**Objective:**
Rewrite the listing below, replacing "dirt road" with "gravel track" throughout and keeping everything else the same. Leave out the pictures.

Stored data:

----------

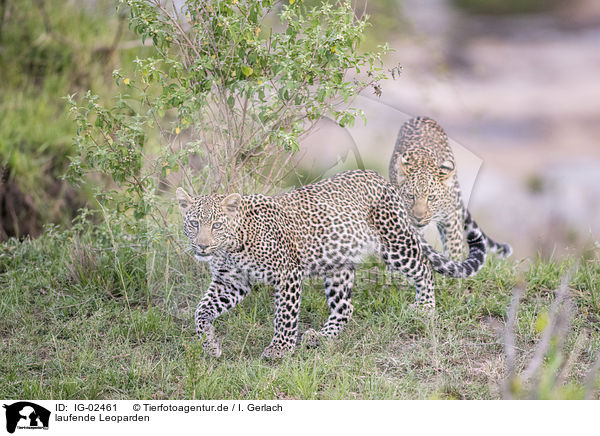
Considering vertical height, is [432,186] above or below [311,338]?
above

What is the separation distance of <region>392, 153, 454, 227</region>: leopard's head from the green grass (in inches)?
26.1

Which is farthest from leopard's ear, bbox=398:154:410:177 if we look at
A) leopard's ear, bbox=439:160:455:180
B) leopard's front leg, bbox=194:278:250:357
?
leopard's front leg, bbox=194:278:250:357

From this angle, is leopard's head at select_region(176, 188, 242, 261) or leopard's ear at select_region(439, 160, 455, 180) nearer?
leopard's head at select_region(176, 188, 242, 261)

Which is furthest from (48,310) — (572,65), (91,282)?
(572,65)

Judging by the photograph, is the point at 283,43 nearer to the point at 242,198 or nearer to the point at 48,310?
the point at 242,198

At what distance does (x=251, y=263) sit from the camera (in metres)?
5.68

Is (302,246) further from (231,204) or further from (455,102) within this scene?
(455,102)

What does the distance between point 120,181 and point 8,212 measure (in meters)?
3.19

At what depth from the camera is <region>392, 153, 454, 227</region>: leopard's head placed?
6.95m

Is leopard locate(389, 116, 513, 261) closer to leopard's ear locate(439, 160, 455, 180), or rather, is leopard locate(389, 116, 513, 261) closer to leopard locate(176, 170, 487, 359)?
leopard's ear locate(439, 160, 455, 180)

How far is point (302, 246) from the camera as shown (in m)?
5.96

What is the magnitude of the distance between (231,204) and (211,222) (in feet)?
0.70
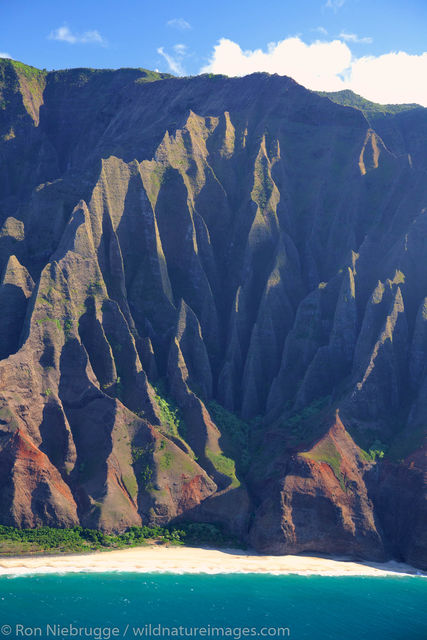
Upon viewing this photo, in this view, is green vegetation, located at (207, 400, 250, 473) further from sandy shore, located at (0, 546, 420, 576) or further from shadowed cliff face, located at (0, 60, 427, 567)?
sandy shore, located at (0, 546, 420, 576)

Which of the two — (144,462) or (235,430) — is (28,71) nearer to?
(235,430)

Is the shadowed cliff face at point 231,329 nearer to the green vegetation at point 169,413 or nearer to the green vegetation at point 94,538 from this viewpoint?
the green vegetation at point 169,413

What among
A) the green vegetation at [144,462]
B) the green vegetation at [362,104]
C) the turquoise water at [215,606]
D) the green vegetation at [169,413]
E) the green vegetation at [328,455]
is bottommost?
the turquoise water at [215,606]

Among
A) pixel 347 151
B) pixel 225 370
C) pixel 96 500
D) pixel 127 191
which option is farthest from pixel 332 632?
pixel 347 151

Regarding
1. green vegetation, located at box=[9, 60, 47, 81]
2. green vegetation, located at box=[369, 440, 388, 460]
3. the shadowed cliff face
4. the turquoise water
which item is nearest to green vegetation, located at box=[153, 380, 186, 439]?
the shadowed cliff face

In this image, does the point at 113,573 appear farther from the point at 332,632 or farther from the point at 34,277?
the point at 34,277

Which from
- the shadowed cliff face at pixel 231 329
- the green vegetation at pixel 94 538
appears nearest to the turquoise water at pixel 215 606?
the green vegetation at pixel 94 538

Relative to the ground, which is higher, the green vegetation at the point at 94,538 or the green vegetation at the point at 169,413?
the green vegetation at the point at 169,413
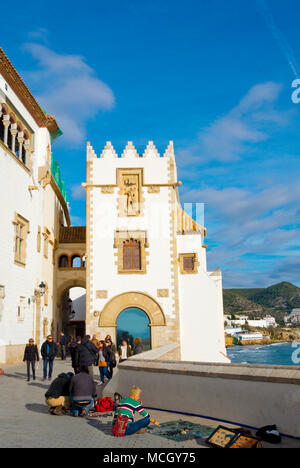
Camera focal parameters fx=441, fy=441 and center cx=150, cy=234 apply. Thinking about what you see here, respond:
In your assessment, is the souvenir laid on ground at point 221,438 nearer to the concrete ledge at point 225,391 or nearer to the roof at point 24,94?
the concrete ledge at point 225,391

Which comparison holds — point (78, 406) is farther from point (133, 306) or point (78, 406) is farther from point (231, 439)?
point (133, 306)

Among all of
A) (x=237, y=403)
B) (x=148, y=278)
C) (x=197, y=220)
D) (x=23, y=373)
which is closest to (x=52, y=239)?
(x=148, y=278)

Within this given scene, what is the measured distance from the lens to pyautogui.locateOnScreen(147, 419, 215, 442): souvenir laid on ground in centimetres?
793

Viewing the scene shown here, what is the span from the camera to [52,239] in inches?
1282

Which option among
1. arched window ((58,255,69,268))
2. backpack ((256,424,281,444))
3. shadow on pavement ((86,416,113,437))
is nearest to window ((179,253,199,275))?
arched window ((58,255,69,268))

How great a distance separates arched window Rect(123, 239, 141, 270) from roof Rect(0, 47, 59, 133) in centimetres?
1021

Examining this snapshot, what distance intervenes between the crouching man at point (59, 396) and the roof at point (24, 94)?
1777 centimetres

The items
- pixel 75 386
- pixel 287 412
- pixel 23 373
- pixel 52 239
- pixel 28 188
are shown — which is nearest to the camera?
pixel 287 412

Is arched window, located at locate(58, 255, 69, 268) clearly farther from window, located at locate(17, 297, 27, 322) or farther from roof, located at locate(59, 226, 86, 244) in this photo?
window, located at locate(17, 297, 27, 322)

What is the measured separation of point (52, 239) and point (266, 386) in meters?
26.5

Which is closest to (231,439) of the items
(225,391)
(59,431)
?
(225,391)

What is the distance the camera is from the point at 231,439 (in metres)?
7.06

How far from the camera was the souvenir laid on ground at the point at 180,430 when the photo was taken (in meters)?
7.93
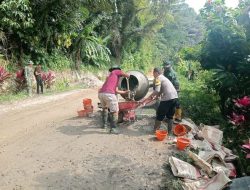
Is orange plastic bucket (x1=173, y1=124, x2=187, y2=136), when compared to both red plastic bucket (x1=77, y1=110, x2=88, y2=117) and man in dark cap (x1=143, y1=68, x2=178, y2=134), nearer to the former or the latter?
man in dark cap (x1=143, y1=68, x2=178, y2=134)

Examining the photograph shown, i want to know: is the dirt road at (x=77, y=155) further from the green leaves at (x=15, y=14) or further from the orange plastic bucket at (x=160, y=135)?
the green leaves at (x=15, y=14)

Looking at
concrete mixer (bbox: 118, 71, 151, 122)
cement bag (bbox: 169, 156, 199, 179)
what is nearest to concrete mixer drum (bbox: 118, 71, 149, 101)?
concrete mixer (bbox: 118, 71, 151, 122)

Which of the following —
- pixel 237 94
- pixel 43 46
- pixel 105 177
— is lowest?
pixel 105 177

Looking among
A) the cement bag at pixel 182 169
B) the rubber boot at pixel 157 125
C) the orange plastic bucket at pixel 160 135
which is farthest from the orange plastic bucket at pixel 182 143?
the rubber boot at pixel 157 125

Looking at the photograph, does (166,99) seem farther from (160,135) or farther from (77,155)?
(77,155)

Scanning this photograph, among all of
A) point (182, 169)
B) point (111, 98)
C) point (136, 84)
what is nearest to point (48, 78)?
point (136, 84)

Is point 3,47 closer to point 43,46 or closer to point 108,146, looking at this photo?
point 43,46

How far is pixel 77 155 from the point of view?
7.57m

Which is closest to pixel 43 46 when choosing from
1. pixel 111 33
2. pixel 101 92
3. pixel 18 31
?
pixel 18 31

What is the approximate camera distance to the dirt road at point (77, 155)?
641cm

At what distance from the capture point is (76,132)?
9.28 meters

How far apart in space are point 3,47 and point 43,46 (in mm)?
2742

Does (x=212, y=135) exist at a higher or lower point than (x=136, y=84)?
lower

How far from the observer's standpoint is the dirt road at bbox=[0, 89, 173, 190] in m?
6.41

----------

**Written solution:**
Considering vertical height, is [432,186] above or below [311,338]?
above

What is the separation distance of <region>392, 153, 454, 227</region>: leopard's head from the green grass (in inches)?
26.1

Which is farthest from leopard's ear, bbox=398:154:410:177 if we look at
A) leopard's ear, bbox=439:160:455:180
B) leopard's front leg, bbox=194:278:250:357
?
leopard's front leg, bbox=194:278:250:357

From this angle, is leopard's head at select_region(176, 188, 242, 261) or leopard's ear at select_region(439, 160, 455, 180) nearer?
leopard's head at select_region(176, 188, 242, 261)

Which is furthest from (48,310) — (572,65), (91,282)?
(572,65)

Judging by the photograph, is the point at 283,43 nearer to the point at 242,198 or nearer to the point at 48,310?
the point at 242,198

At what distance does (x=251, y=263) sit from the camera (in metres)?
5.68

Is (302,246) further from (231,204) or further from (455,102) within this scene?
(455,102)

What does the distance between point 120,181 and point 8,212 measure (in meters)?
3.19

At what depth from the camera is <region>392, 153, 454, 227</region>: leopard's head placed?
6.95m

Is leopard locate(389, 116, 513, 261) closer to leopard's ear locate(439, 160, 455, 180), or rather, is leopard locate(389, 116, 513, 261) closer to leopard locate(176, 170, 487, 359)?
leopard's ear locate(439, 160, 455, 180)

How far is point (302, 246) from the camera as shown (in m)?
5.96

What is the magnitude of the distance between (231,204) and (211,222) (in feet)?
0.70
Upon viewing this photo, in this view, is green vegetation, located at (207, 400, 250, 473) further from sandy shore, located at (0, 546, 420, 576) or further from shadowed cliff face, located at (0, 60, 427, 567)?
sandy shore, located at (0, 546, 420, 576)

Which of the two — (144,462) or (235,430) — is (28,71) nearer to?
(235,430)

Is the shadowed cliff face at point 231,329 nearer to the green vegetation at point 169,413 or nearer to the green vegetation at point 94,538 from this viewpoint?
the green vegetation at point 169,413

What among
A) the green vegetation at [144,462]
B) the green vegetation at [362,104]
C) the turquoise water at [215,606]
D) the green vegetation at [169,413]
E) the green vegetation at [328,455]
is bottommost?
the turquoise water at [215,606]

Among
A) pixel 347 151
B) pixel 225 370
C) pixel 96 500
D) pixel 127 191
which option is farthest from pixel 332 632?
pixel 347 151

Regarding
1. green vegetation, located at box=[9, 60, 47, 81]
2. green vegetation, located at box=[369, 440, 388, 460]
3. the shadowed cliff face
4. the turquoise water
which item is nearest to green vegetation, located at box=[153, 380, 186, 439]?
the shadowed cliff face

In this image, does the point at 113,573 appear farther from the point at 332,632 or farther from the point at 34,277?
the point at 34,277

Which from
- the shadowed cliff face at pixel 231 329
- the green vegetation at pixel 94 538
appears nearest to the turquoise water at pixel 215 606?
the green vegetation at pixel 94 538

Relative to the ground, which is higher, the green vegetation at the point at 94,538 or the green vegetation at the point at 169,413?
the green vegetation at the point at 169,413
Camera focal parameters fx=441, fy=441 and center cx=150, cy=234 apply. Thinking about what you see here, respond:
In your assessment, is the souvenir laid on ground at point 221,438 nearer to the concrete ledge at point 225,391 or nearer to the roof at point 24,94?
the concrete ledge at point 225,391

Which comparison holds — point (78, 406) is farther from point (133, 306) or point (78, 406) is farther from point (231, 439)?
point (133, 306)

Among all of
A) (x=237, y=403)
B) (x=148, y=278)
C) (x=197, y=220)
D) (x=23, y=373)
which is closest to (x=52, y=239)?
(x=148, y=278)

Within this given scene, what is the measured distance from the lens to pyautogui.locateOnScreen(147, 419, 215, 442): souvenir laid on ground in centimetres?
793

Viewing the scene shown here, what is the span from the camera to [52,239] in inches?
1282

Which option among
1. arched window ((58,255,69,268))
2. backpack ((256,424,281,444))
3. shadow on pavement ((86,416,113,437))
is nearest to window ((179,253,199,275))?
arched window ((58,255,69,268))

How great a distance separates arched window Rect(123, 239, 141, 270) from roof Rect(0, 47, 59, 133) in centimetres?
1021

Examining this snapshot, what distance intervenes between the crouching man at point (59, 396) and the roof at point (24, 94)?
1777 centimetres

The items
- pixel 75 386
- pixel 287 412
- pixel 23 373
- pixel 52 239
- pixel 28 188
are shown — which is nearest to the camera?
pixel 287 412

Is arched window, located at locate(58, 255, 69, 268) clearly farther from window, located at locate(17, 297, 27, 322) or farther from roof, located at locate(59, 226, 86, 244) in this photo?
window, located at locate(17, 297, 27, 322)

What is the measured separation of point (52, 239) and point (266, 386) in meters?
26.5

Which is closest to (231,439) of the items
(225,391)
(59,431)
?
(225,391)

What is the distance the camera is from the point at 231,439 (in metres)?
7.06

How far from the camera was the souvenir laid on ground at the point at 180,430 when the photo was taken (in meters)?
7.93
Is orange plastic bucket (x1=173, y1=124, x2=187, y2=136), when compared to both red plastic bucket (x1=77, y1=110, x2=88, y2=117) and man in dark cap (x1=143, y1=68, x2=178, y2=134), nearer to the former or the latter?
man in dark cap (x1=143, y1=68, x2=178, y2=134)

Examining the photograph shown, i want to know: is the gravel track at (x=77, y=155) further from the green leaves at (x=15, y=14) or further from the orange plastic bucket at (x=160, y=135)?
the green leaves at (x=15, y=14)

Looking at
concrete mixer (bbox: 118, 71, 151, 122)
cement bag (bbox: 169, 156, 199, 179)
what is nearest to concrete mixer drum (bbox: 118, 71, 149, 101)?
concrete mixer (bbox: 118, 71, 151, 122)

Which of the following —
- pixel 237 94
- pixel 43 46
- pixel 105 177
— is lowest?
pixel 105 177

Looking among
A) the cement bag at pixel 182 169
B) the rubber boot at pixel 157 125
C) the orange plastic bucket at pixel 160 135
which is farthest from the orange plastic bucket at pixel 182 143?
the rubber boot at pixel 157 125

Looking at the photograph, does (166,99) seem farther from (160,135) or farther from (77,155)?
(77,155)

Scanning this photograph, among all of
A) point (182, 169)
B) point (111, 98)
C) point (136, 84)
what is nearest to point (48, 78)?
point (136, 84)

Is point 3,47 closer to point 43,46 or closer to point 108,146, looking at this photo?
point 43,46

How far is pixel 77 155 from the point of view?
7.57m

Which is closest to pixel 43 46 when choosing from
1. pixel 111 33
2. pixel 101 92
3. pixel 18 31
?
pixel 18 31

What is the approximate camera distance to the gravel track at point (77, 155)?
641cm

At what distance from the capture point is (76,132)?
9.28 meters

How far apart in space are point 3,47 and point 43,46 (in mm)?
2742

Does (x=212, y=135) exist at a higher or lower point than (x=136, y=84)?
lower

How far from the observer's standpoint is the gravel track at bbox=[0, 89, 173, 190] in m?
6.41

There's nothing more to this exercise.